Another option is extending the tripod legs longer and then reverse-mounting the tripod's center column so that the camera is positioned underneath the tripod rather than on top of it. Note that not all tripods feature a reversible column though.
A third option is to use a boom arm. With a boom arm you position the tripod further away from the composition. Then extend the camera on the boom arm out over the composition, pointing down at it. You need to ensure you have a suitable counterweight on the other end of the boom arm, or you risk it toppling over.
The other thing to be careful of when positioning the camera is that you don't block the light. If you stand between the light source and your composition, then you're either going to get a photo with your shadow over the image, or a photo with extremely soft non-directional lighting (where your shadow covers the whole frame).
One of the good points about a boom arm is that it moves the tripod away from the composition, and so you are much less likely to get the tripod's shadow over the image. However, in most cases you don't need a boom arm. You just need to ensure that you photograph the composition standing on the opposite side of the light source.
Depth of field
For flat lay photography a large depth of field is needed to get everything in focus. Most flat lay photos are taken with camera phones. This is mainly just because camera phones are the most popular type of camera. But they are also well suited to this type of photography because their small image sensors give them a large depth of field.
If you're using a DSLR or CSC, you'll probably want to use a medium - small aperture such as f/5.6 or f/8 to get as much in focus as possible. This does depend on your subject matter though. A flat lay photo of stamps or postcards doesn't need a large depth of field because there isn't much depth to capture. Whereas a photo of big boots and a watch would, because there is a large depth difference between the height of the boots and the height of the watch.
Here a large aperture was used and focus was placed on the edge of the bowl. This resulted in the items further back (the whisk and spatulas) being out of focus.
For this image a slightly smaller aperture was used and focus was manually placed about half-way up the bowl to maximize the amount in focus.

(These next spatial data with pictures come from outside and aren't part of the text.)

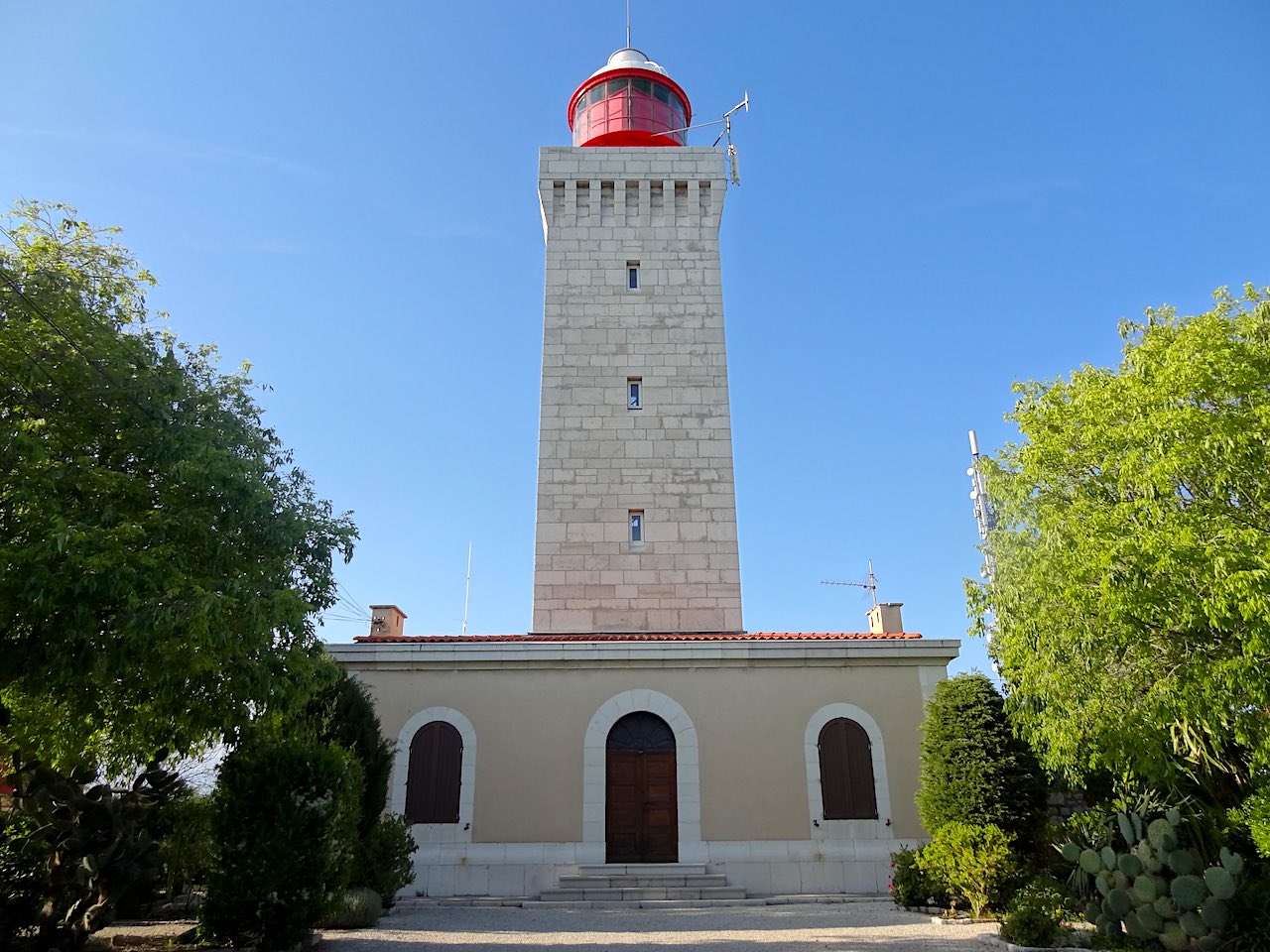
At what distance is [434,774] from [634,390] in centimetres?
954

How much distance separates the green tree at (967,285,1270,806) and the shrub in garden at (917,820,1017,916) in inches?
48.0

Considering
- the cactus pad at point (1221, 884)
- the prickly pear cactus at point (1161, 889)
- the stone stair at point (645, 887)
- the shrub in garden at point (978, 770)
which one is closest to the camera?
the cactus pad at point (1221, 884)

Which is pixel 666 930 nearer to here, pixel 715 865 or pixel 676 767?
pixel 715 865

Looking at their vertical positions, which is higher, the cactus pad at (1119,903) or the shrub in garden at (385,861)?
the shrub in garden at (385,861)

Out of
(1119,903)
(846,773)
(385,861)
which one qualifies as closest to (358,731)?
(385,861)

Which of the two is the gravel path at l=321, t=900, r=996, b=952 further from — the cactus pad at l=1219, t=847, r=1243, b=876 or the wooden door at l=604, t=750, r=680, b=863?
the cactus pad at l=1219, t=847, r=1243, b=876

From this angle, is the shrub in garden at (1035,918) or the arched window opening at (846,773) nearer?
the shrub in garden at (1035,918)

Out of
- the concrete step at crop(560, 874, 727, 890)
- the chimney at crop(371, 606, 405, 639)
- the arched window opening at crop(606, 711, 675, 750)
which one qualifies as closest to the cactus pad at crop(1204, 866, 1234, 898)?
the concrete step at crop(560, 874, 727, 890)

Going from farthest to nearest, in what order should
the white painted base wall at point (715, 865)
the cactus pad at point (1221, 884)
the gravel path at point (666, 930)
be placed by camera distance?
the white painted base wall at point (715, 865) → the gravel path at point (666, 930) → the cactus pad at point (1221, 884)

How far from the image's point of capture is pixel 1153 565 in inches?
352

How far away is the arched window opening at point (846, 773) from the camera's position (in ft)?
47.8

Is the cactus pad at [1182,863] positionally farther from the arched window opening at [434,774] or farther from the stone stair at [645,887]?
the arched window opening at [434,774]

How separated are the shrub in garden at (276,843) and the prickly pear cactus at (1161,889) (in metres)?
8.34

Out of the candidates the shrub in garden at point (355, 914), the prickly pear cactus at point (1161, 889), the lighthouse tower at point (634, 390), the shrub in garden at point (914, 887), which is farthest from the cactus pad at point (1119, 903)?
the lighthouse tower at point (634, 390)
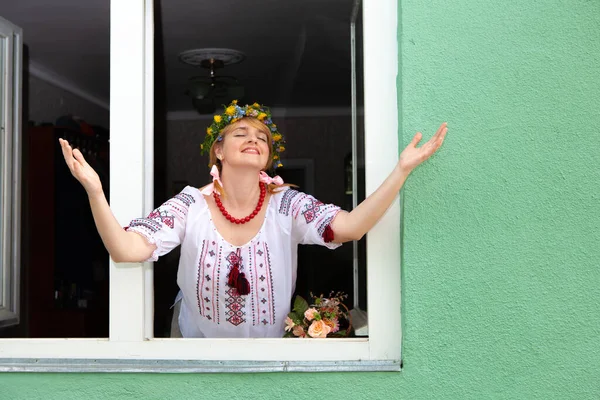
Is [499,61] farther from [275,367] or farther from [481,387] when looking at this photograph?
[275,367]

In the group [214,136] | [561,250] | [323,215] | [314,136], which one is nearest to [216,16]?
Result: [214,136]

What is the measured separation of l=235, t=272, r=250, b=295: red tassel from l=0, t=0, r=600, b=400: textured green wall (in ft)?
1.66

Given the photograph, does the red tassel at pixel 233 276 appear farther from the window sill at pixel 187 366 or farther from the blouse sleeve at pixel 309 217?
the window sill at pixel 187 366

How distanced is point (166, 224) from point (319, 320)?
65cm

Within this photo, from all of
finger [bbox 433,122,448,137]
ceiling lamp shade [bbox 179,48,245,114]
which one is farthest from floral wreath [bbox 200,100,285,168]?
ceiling lamp shade [bbox 179,48,245,114]

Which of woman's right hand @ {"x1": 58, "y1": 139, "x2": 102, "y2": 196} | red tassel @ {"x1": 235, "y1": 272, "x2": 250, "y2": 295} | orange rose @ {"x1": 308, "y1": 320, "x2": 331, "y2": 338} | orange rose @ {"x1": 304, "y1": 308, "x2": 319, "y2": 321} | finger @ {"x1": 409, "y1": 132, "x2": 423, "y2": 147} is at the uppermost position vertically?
finger @ {"x1": 409, "y1": 132, "x2": 423, "y2": 147}

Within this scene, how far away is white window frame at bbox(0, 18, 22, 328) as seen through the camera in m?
3.49

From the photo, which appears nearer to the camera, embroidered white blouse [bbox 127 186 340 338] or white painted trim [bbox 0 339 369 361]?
white painted trim [bbox 0 339 369 361]

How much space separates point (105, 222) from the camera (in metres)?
2.27

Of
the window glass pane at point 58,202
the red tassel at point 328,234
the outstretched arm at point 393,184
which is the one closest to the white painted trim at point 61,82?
the window glass pane at point 58,202

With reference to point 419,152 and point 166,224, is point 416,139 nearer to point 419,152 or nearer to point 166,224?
point 419,152

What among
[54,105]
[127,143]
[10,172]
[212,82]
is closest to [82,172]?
[127,143]

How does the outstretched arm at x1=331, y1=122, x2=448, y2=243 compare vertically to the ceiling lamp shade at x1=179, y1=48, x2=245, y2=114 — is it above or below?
below

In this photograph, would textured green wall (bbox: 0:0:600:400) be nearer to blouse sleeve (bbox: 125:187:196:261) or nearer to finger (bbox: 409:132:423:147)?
finger (bbox: 409:132:423:147)
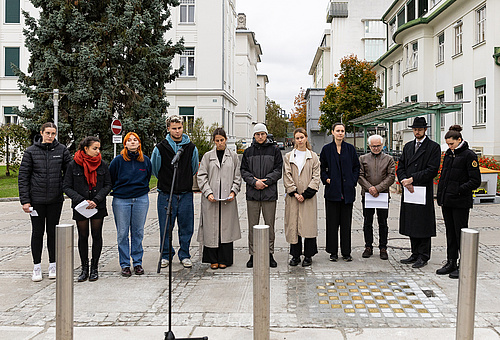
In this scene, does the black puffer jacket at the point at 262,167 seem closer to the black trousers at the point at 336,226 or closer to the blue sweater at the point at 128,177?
the black trousers at the point at 336,226

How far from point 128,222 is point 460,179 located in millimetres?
4819

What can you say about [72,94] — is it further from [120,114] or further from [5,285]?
[5,285]

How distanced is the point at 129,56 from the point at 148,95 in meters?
2.09

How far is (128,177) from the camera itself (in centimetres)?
Answer: 682

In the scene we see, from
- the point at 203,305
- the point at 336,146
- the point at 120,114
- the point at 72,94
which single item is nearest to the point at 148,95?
the point at 120,114

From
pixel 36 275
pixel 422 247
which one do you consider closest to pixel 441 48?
pixel 422 247

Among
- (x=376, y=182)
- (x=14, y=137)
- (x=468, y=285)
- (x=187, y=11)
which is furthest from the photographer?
(x=187, y=11)

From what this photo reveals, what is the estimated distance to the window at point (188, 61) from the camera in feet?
126

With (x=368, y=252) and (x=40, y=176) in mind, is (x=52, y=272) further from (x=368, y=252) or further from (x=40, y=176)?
(x=368, y=252)

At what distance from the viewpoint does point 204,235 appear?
23.6 feet

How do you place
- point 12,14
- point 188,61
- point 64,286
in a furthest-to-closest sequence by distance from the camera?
point 188,61, point 12,14, point 64,286

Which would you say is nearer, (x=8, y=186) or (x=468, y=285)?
(x=468, y=285)

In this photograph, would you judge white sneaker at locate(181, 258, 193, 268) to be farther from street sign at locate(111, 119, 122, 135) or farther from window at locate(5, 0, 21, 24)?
window at locate(5, 0, 21, 24)

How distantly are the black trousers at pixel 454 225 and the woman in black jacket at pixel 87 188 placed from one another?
4921 millimetres
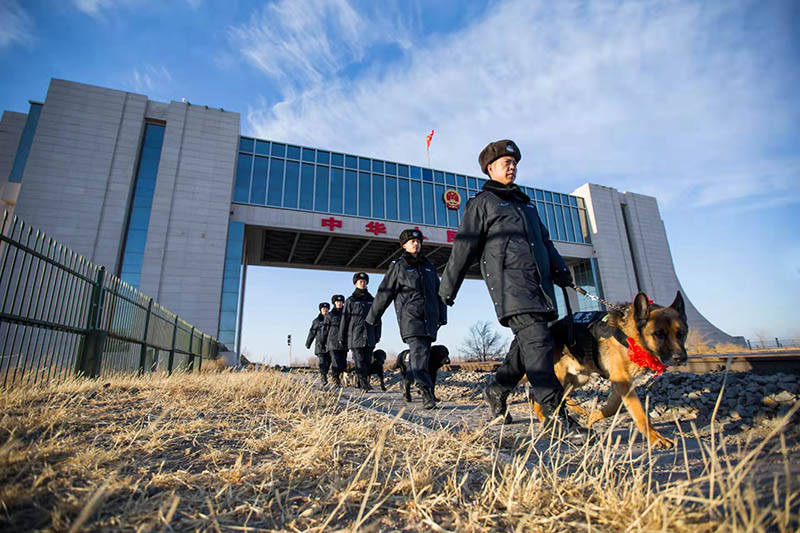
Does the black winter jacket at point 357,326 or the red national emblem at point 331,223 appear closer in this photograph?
the black winter jacket at point 357,326

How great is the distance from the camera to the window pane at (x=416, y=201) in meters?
29.1

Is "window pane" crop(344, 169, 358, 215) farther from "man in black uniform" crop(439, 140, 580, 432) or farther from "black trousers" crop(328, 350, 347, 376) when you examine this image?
"man in black uniform" crop(439, 140, 580, 432)

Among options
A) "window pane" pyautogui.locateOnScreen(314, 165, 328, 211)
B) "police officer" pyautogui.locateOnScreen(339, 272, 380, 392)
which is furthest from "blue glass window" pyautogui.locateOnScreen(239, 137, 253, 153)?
"police officer" pyautogui.locateOnScreen(339, 272, 380, 392)

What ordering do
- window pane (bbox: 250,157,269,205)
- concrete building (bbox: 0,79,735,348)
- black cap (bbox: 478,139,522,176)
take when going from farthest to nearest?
window pane (bbox: 250,157,269,205) → concrete building (bbox: 0,79,735,348) → black cap (bbox: 478,139,522,176)

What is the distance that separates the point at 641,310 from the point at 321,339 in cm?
910

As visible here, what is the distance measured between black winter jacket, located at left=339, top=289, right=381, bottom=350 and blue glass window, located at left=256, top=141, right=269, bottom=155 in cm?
2161

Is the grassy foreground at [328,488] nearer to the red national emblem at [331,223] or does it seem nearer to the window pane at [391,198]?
the red national emblem at [331,223]

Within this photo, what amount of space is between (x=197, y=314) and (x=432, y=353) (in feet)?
67.4

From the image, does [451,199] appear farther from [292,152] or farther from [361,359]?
[361,359]

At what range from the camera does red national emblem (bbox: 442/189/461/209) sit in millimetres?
30391

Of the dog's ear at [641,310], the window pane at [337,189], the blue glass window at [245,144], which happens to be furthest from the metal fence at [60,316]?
the blue glass window at [245,144]

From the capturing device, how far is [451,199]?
3058 centimetres

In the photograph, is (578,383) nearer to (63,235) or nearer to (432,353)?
(432,353)

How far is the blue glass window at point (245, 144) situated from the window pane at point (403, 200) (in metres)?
10.9
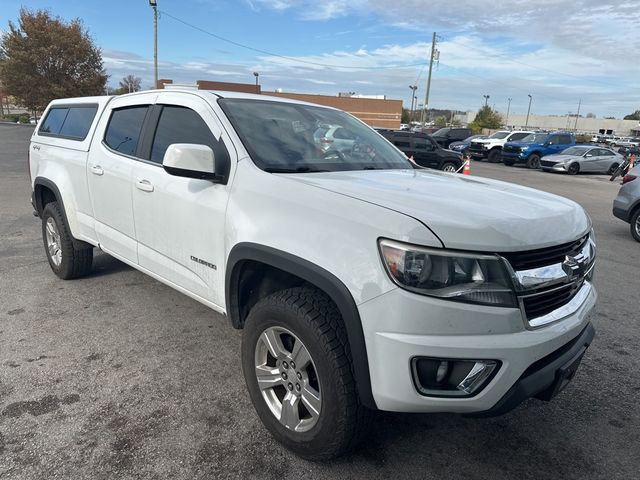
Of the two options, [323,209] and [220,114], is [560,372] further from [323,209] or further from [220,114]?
[220,114]

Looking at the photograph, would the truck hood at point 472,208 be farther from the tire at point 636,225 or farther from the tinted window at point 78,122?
the tire at point 636,225

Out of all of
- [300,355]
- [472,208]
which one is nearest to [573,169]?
[472,208]

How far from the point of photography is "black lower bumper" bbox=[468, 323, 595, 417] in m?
2.07

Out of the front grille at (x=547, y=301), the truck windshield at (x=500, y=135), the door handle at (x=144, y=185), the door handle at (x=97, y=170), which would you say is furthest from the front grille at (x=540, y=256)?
the truck windshield at (x=500, y=135)

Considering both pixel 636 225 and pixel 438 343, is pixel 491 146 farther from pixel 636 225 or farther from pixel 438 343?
pixel 438 343

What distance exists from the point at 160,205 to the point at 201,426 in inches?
57.6

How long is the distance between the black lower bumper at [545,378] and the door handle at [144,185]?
252 centimetres

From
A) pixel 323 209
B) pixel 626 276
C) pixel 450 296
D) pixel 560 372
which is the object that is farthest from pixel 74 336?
pixel 626 276

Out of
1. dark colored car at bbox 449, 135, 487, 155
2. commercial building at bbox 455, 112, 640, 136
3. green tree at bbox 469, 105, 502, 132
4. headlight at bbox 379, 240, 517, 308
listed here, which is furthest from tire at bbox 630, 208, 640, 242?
commercial building at bbox 455, 112, 640, 136

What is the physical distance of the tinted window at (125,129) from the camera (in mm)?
3806

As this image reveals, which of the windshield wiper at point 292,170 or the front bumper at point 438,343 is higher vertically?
the windshield wiper at point 292,170

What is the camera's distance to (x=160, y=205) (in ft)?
10.9

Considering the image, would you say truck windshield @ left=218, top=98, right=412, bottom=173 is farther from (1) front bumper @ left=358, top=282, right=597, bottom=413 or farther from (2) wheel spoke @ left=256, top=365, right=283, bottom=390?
(1) front bumper @ left=358, top=282, right=597, bottom=413

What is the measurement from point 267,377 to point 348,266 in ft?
3.00
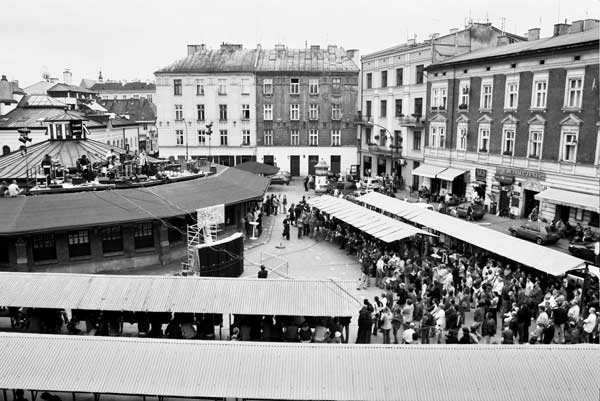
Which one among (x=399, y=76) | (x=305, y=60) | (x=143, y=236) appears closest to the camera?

Flat lay can be a great technique for producing compelling photos of items without any expensive equipment. Of course, you can achieve better quality photos using professional camera equipment and lighting, but for images being shared online the difference will be minimal. The effectiveness of a flat lay photo lies mainly in how the items are arranged in relation to one another.
As always, the key to great flat lay photography is understanding the basics, then practice, evaluate, and practice some more. Through experience you learn what works and what doesn't, and arranging a good composition becomes more intuitive.
Liked the post. You’ve said all important points of flat lay photography.
For my flatlay photography I always concern about the right props. I like variety of flowers for the compositions. After finishing my flat lay composition, I prefer a little bit of photo editing that makes my photo more beautiful. I use photoshop and VSCO to edit them.